For the major index weights in Asia, investors maintained selling of their overweight positions in Korea, while continuing to buy in Taiwan despite their large overweight. China remains a market to watch. Institutional funds have been underweight China for years, yet June saw a continuation of the trend of inflows as managers continued to reduce underweight positions suggesting further scope for that to continue.

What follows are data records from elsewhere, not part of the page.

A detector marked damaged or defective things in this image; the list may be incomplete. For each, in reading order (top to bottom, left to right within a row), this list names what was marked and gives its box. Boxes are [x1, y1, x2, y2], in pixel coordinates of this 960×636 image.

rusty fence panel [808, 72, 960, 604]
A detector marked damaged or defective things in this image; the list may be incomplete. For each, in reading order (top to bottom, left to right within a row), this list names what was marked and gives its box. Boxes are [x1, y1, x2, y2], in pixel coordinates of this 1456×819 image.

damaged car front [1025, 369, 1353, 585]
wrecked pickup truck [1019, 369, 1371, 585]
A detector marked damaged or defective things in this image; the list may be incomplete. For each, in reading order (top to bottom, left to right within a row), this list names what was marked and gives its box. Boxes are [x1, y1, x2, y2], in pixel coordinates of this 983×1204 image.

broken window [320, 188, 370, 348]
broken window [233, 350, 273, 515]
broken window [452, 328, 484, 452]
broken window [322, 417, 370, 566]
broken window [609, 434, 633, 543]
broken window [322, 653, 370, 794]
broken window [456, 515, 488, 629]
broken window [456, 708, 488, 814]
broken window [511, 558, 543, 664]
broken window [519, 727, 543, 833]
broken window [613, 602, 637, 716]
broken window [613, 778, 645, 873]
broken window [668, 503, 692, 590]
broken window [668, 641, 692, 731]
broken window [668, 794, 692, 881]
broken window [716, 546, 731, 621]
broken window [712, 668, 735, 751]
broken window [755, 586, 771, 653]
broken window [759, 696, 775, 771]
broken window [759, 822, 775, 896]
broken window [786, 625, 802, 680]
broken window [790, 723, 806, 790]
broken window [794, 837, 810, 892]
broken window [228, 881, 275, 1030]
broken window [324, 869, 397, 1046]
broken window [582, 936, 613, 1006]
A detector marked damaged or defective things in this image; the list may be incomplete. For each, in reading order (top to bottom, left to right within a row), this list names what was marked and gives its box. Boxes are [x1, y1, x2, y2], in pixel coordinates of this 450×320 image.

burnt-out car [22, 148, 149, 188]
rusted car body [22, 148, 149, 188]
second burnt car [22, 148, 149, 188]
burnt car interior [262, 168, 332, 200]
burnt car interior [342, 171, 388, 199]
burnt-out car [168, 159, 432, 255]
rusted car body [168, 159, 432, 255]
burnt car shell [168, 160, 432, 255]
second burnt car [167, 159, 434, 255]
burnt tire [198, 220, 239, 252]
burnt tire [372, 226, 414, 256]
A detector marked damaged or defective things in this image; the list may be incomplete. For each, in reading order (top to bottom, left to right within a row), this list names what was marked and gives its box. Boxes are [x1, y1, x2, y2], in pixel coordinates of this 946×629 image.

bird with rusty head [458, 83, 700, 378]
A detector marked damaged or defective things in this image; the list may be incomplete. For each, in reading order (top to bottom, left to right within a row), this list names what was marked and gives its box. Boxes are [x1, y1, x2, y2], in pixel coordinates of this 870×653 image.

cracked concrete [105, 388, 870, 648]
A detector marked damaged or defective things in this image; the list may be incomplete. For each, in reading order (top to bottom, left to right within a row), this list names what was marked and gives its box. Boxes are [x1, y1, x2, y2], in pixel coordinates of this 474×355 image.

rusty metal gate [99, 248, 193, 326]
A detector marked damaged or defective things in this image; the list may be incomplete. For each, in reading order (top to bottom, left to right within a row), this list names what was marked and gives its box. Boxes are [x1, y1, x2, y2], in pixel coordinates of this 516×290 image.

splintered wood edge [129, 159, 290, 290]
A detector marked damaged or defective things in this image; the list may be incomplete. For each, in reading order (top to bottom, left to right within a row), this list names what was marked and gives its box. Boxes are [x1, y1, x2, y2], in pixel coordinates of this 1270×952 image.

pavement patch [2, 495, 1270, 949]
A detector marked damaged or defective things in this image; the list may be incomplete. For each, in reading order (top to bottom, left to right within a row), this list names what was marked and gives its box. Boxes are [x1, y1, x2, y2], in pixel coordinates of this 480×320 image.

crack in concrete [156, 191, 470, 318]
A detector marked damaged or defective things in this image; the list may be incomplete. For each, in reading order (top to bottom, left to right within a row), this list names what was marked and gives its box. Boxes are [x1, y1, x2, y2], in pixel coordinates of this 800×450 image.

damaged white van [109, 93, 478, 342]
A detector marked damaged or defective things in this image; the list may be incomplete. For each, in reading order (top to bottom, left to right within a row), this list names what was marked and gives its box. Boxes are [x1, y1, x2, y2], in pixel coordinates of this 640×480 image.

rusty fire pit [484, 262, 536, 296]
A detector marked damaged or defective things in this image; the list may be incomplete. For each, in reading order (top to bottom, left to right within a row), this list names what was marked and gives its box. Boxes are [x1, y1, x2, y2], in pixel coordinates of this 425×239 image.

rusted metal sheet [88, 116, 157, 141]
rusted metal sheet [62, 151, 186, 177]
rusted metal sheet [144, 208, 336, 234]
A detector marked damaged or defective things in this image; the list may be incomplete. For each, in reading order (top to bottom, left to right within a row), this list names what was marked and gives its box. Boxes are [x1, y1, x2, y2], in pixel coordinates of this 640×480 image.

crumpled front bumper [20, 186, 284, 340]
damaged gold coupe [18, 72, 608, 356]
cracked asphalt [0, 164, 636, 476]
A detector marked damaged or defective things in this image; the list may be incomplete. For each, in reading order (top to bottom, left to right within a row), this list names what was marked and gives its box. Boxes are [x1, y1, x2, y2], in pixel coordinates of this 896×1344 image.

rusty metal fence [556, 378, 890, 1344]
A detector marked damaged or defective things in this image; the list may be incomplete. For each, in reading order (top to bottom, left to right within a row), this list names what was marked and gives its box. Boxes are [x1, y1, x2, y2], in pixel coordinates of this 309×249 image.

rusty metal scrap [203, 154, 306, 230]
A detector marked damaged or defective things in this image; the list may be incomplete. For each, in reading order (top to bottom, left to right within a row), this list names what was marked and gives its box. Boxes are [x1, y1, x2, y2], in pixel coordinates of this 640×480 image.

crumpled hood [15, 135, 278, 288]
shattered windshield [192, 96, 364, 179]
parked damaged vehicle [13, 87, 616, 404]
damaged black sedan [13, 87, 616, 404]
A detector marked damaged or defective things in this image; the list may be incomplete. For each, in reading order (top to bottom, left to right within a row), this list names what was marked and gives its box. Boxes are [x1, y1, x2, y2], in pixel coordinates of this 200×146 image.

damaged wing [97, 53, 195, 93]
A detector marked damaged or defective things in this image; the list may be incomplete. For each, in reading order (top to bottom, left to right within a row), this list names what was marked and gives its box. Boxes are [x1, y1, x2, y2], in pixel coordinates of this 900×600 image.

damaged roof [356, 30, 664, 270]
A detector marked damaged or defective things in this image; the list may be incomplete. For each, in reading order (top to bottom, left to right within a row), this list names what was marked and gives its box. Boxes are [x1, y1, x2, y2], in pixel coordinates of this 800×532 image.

Foreign exchange trends remained broadly consistent in June. With still-solid risk appetite, selling of the US dollar remained persistent, with higher yields on the short end likely contributing to investors paring their selling, if only marginally. Selling of the euro also persisted through the month with institutions preference showing for Great Britain pound. Commodity-linked currencies attracted renewed interest with Canadian dollar, Australian dollar, and New Zealand dollar all experiencing strong buying. For Asian currencies, June did see a bout of buying for Japanese yen, but overall institutions have remained neutral. The strongest buying was in Korean won and Chinese yuan, while Taiwan dollar saw outflows throughout the month.
In the fixed income space, US Treasuries continued to see sharp selling. This trend has persisted for much of 2026, except for the period immediately following the start of the conflict in Iran. Institutions continued to favor US Treasury Inflation-Protected Securities (TIPS) over nominal Treasuries as inflation uncertainty increased. Sentiment toward gilts continued to be negative, as selling was among the strongest we’ve seen in the last three years. Investors also reassessed their positioning in Bunds amid Germany’s increasing funding needs, driven by increased spending and lower tax revenue.